#### Exercise objective
Retype the entries below exactly, dropping the images.

#### Records for this exercise
>>>

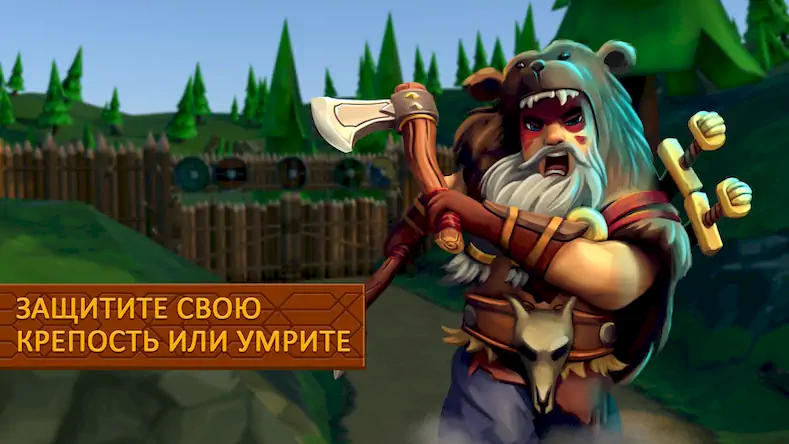 Скачать Heroes of Valhalla [Взлом на монеты и МОД Меню] версия 0.8.7 на Андроид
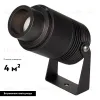 Уличный светодиодный светильник Arlight ALT-Ray-Zoom-R61-12W Day4000 029700 029700 - 2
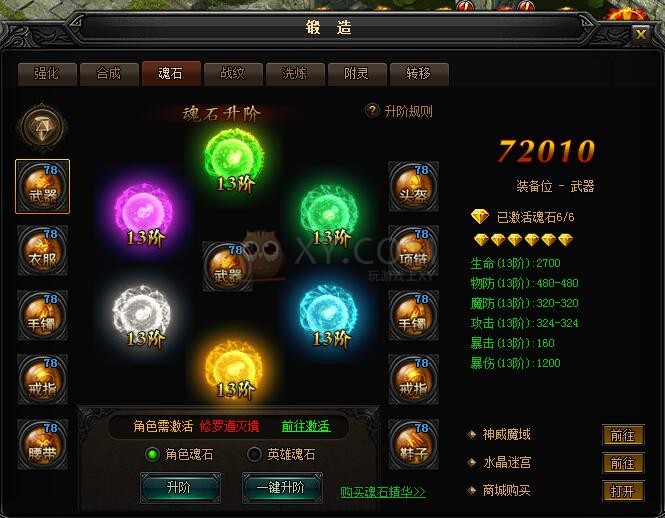 “吴韩会”后，“吴王会”、“吴朱会”日期均已敲定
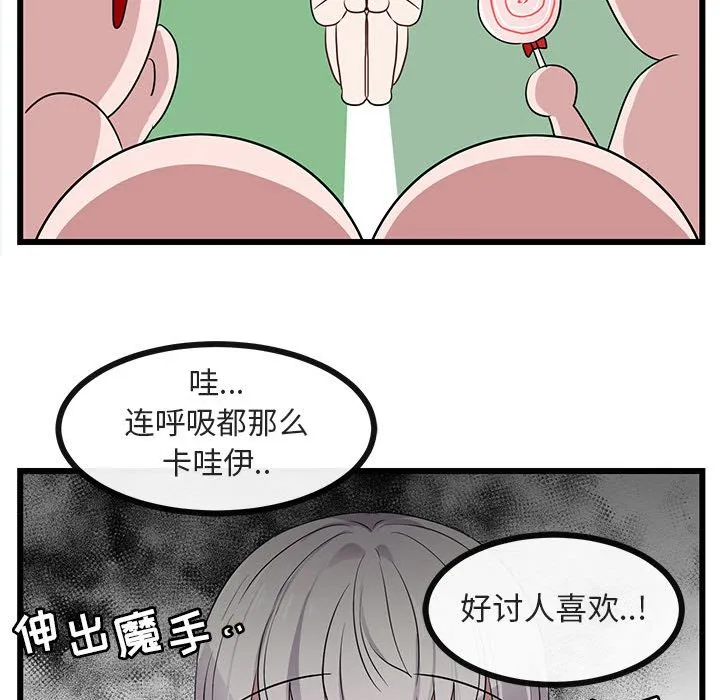 第 23 话 第86页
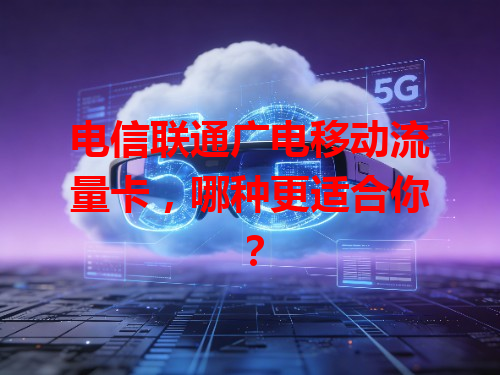 电信联通广电移动流量卡，哪种更适合你？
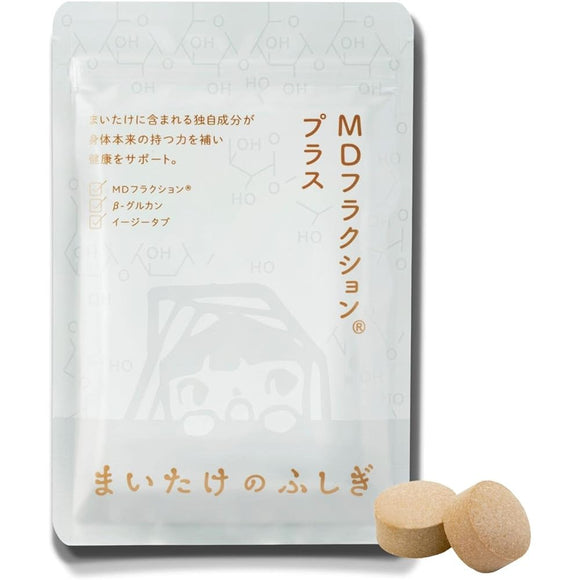 Yukiguni Maitake MD Fraction Plus Supplement Tablet Dried Maitake Made in Japan Calcium Health Maintenance β-Glucan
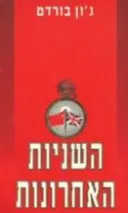 השניות האחרונות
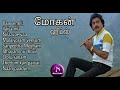 Mohan hits   Mohan tamil songs   Mohan tamil Melody songs   Mohan 90s hits   90s tamil Melody songs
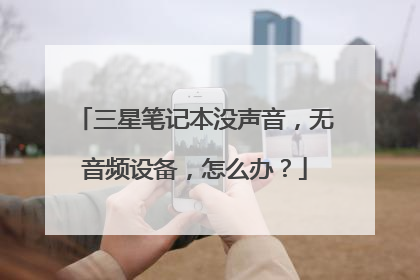三星笔记本没声音,无音频设备,怎么办?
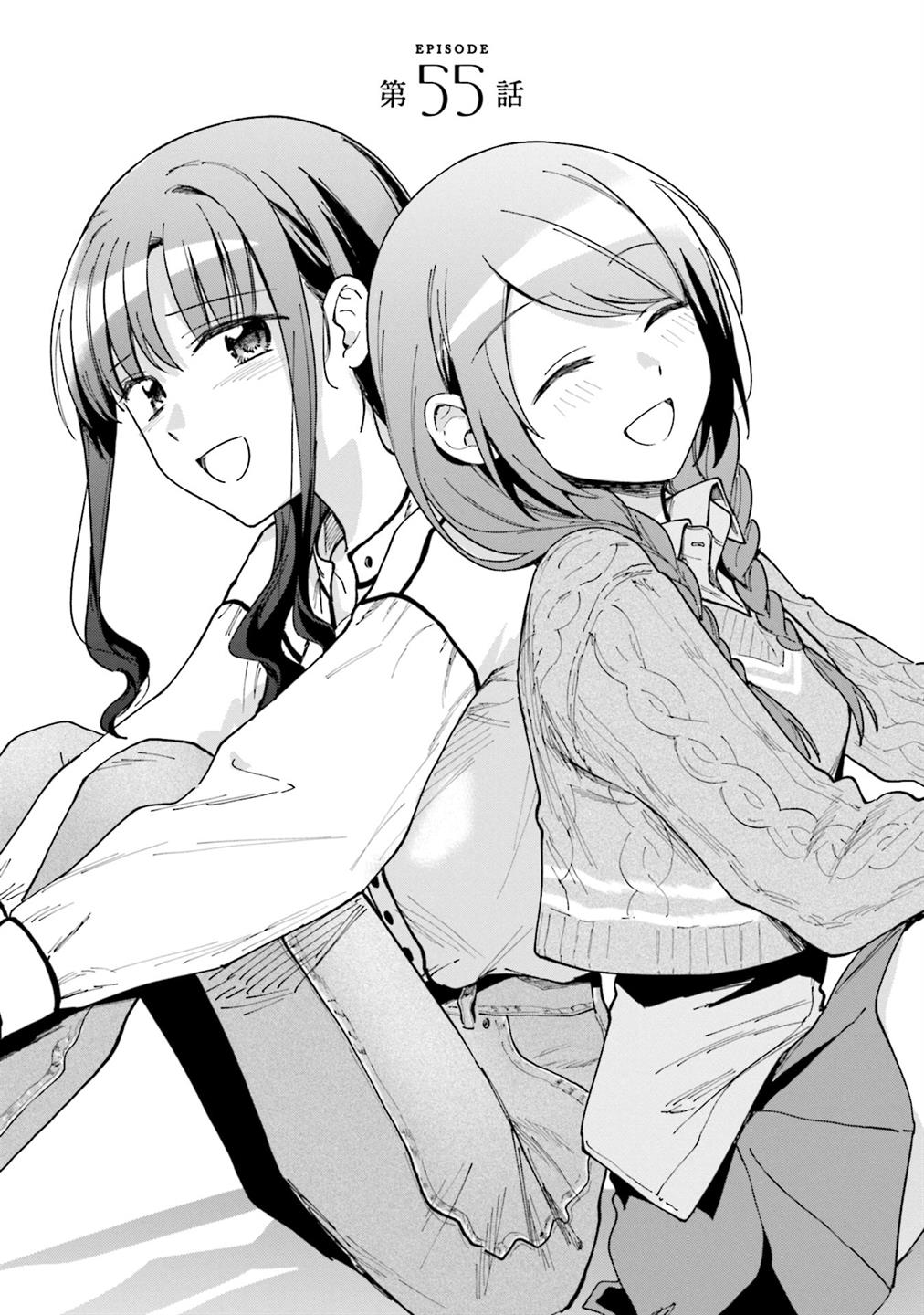Chapter 55 - halaman 2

<<<

#### Response to this exercise
 Скачать Heroes of Valhalla [Взлом на монеты и МОД Меню] версия 0.8.7 на Андроид
 Уличный светодиодный светильник Arlight ALT-Ray-Zoom-R61-12W Day4000 029700 029700 - 2
 “吴韩会”后，“吴王会”、“吴朱会”日期均已敲定
 第 23 话 第86页
 电信联通广电移动流量卡，哪种更适合你？
 Yukiguni Maitake MD Fraction Plus Supplement Tablet Dried Maitake Made in Japan Calcium Health Maintenance β-Glucan
 השניות האחרונות
 Mohan hits   Mohan tamil songs   Mohan tamil Melody songs   Mohan 90s hits   90s tamil Melody songs
三星笔记本没声音,无音频设备,怎么办?
Chapter 55 - halaman 2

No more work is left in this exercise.